■ Work request ■
In the material below, the lines between the one holding "Loose Style. White/Red." and the one holding "Caso Ronaldinho: juez", inclusive, are to be set down word for word. Pictures stay out.

□ □ □ □

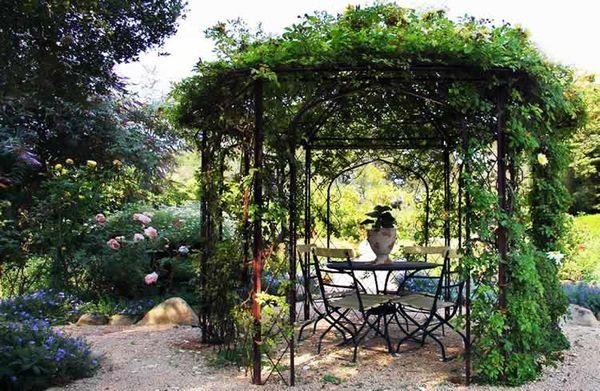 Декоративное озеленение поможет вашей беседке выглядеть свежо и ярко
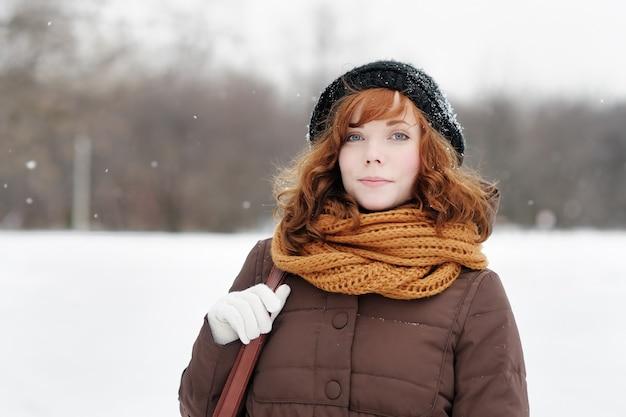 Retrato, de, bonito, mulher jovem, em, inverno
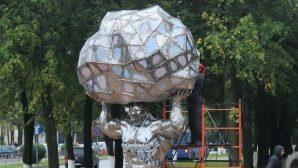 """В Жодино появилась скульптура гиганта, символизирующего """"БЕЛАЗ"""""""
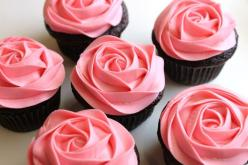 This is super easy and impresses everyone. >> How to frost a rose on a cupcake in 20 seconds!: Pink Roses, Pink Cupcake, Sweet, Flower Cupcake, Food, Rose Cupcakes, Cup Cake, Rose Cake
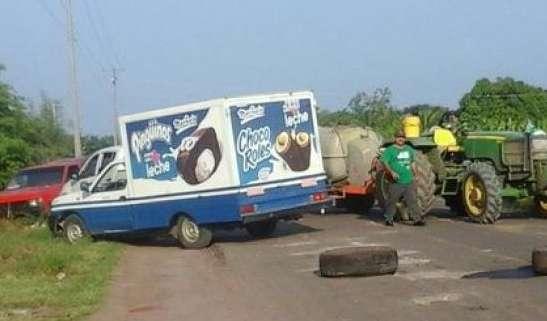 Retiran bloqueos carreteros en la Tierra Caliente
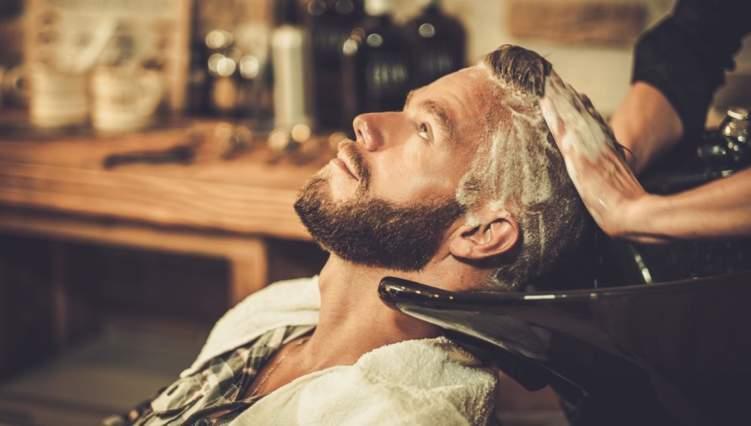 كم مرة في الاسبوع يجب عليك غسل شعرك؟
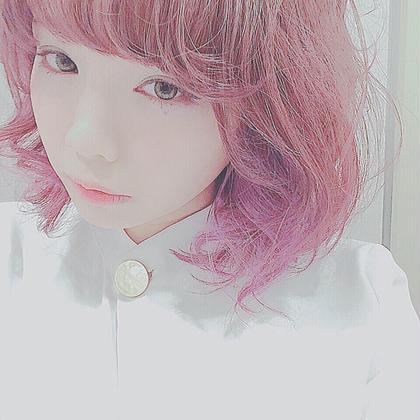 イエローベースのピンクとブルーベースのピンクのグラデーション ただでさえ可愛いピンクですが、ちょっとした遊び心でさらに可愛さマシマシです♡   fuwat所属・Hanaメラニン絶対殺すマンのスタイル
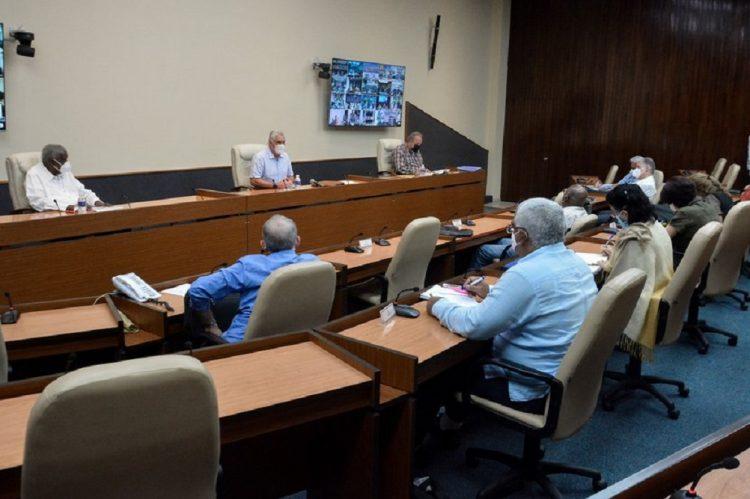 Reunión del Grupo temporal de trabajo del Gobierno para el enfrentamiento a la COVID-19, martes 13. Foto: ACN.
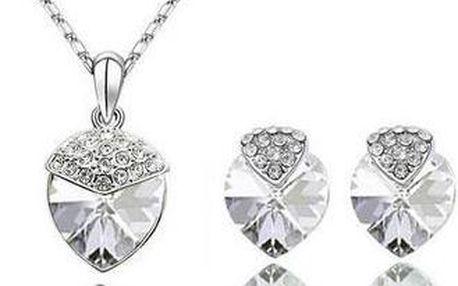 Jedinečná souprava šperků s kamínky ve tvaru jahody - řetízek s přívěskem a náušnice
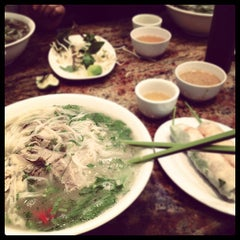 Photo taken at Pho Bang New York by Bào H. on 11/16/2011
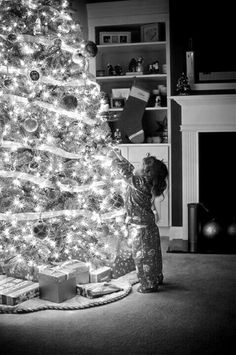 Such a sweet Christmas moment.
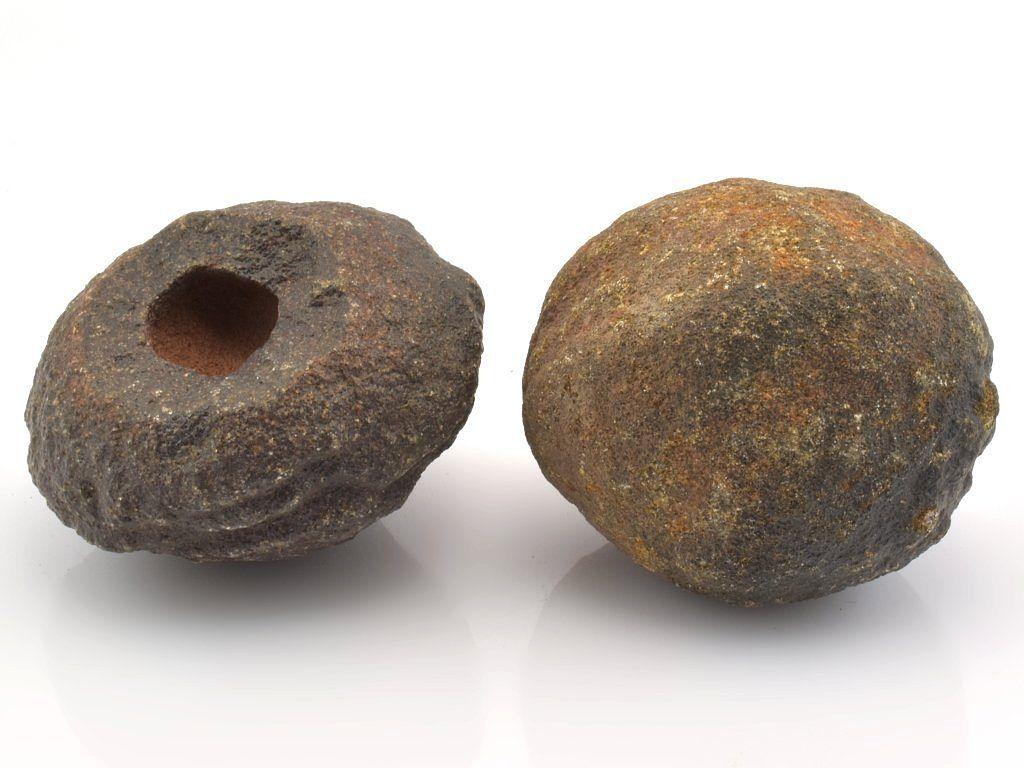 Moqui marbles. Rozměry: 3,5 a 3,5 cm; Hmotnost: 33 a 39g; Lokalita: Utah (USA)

□ □ □ □

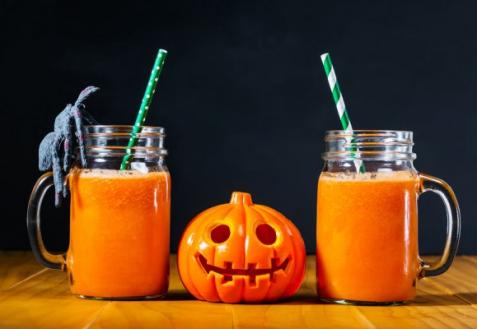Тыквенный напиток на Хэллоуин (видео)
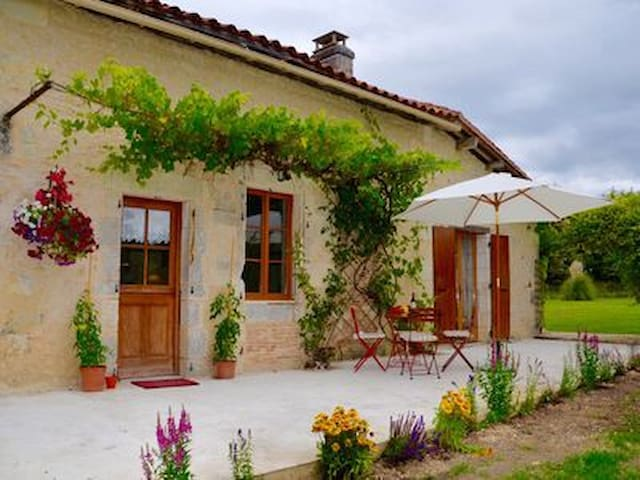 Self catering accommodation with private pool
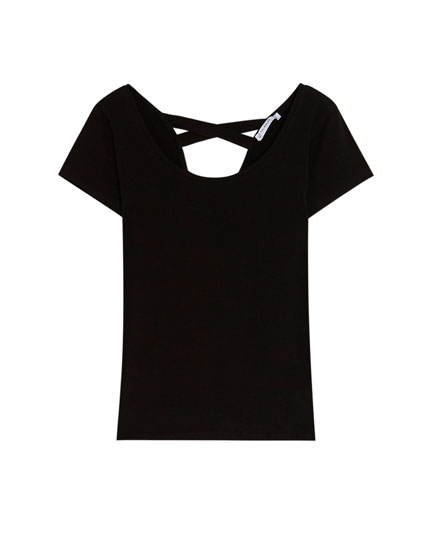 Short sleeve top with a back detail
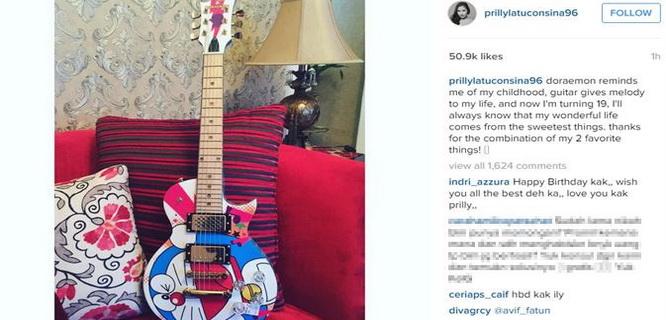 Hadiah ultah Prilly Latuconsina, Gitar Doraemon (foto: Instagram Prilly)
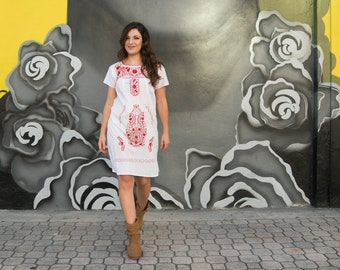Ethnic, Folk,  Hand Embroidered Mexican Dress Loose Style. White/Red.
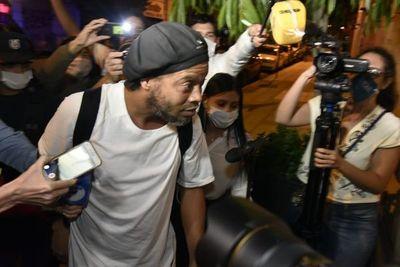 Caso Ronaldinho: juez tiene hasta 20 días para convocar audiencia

□ □ □ □

■ Exercise answer ■
Ethnic, Folk,  Hand Embroidered Mexican Dress Loose Style. White/Red.
 Caso Ronaldinho: juez tiene hasta 20 días para convocar audiencia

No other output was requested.